Antithrombotic prophylaxis with low-molecular weight heparin significantly reduces the risk of venous thromboembolic diseases in patients who are at risk. After an acute PE, long-term anticoagulation with anti-vitamin K drugs is necessary. The duration of treatment depends on the clinical circumstances and history of previous thromboembolic disease. In some patients at high risk of recurrent embolism it may be necessary to introduce an inferior vena cava filter.
Initial management includes anticoagulation (unfractionated heparin, low molecular weight heparin or fondaparinux), which should be initiated without delay in patients with confirmed PE and in those with a high or intermediate clinical probability of PE, while the results of the diagnostic tests are awaited. Supplementary oxygen should be given to hypoxaemic patients. Systemic hypotension or shock should be managed aggressively to prevent progression of right ventricular failure and death. Thrombolytic therapy is the first-line treatment in patients with high-risk PE presenting with cardiogenic shock and/ or persistent hypotension. Surgical pulmonary embolectomy is a valuable therapeutic option in patients in whom thrombolysis is absolutely contraindicated or has failed.
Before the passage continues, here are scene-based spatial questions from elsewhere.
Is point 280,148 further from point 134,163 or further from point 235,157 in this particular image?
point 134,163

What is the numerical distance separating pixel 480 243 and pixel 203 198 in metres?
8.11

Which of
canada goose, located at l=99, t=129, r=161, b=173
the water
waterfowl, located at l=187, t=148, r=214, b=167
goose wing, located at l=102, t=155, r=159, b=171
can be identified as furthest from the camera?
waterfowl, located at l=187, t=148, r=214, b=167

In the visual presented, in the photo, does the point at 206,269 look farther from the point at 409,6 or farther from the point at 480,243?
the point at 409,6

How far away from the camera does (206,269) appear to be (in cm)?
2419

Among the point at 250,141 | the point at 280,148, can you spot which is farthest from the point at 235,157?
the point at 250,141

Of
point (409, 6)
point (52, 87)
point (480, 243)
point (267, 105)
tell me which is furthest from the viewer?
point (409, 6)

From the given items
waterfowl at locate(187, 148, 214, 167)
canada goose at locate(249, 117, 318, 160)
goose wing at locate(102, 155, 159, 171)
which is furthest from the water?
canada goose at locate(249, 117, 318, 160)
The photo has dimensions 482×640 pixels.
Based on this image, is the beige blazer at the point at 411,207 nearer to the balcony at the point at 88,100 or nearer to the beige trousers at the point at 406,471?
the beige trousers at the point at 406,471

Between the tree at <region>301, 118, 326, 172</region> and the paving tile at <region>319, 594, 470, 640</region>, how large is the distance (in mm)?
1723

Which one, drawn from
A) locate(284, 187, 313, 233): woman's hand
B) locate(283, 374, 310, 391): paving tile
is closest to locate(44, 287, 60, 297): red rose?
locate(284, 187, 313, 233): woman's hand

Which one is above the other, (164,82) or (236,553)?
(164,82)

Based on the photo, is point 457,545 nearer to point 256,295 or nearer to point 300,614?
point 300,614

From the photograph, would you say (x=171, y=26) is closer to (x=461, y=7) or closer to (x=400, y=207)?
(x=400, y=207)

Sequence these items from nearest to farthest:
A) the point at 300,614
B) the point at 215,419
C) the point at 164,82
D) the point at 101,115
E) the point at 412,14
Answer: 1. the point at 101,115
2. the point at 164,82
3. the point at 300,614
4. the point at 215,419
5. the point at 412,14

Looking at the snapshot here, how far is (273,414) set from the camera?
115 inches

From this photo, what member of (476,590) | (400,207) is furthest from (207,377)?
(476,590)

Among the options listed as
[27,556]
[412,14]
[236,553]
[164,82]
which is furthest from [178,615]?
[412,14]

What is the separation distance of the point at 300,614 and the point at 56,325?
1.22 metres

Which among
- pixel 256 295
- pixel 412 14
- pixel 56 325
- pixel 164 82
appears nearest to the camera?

The fatality rate of acute PE is 7–11%. Recurrent episodes are much more likely in individuals who have had a previous PE than after an initial deep vein thrombosis alone (about 60% after PE versus 20% after deep vein thrombosis). A small proportion (0.1– 4%) of patients will develop chronic thromboembolic PH (CTEPH) after acute PE, even after subclinical PE.
Oral anticoagulants that require neither laboratory monitoring nor dose adjustment are currently in development. Preventive methods should also be implemented more widely.
Better diagnostic methods are still required and the optimal duration of anticoagulation therapy needs to be clarified. The mechanisms of CTEPH are poorly understood and should be identified.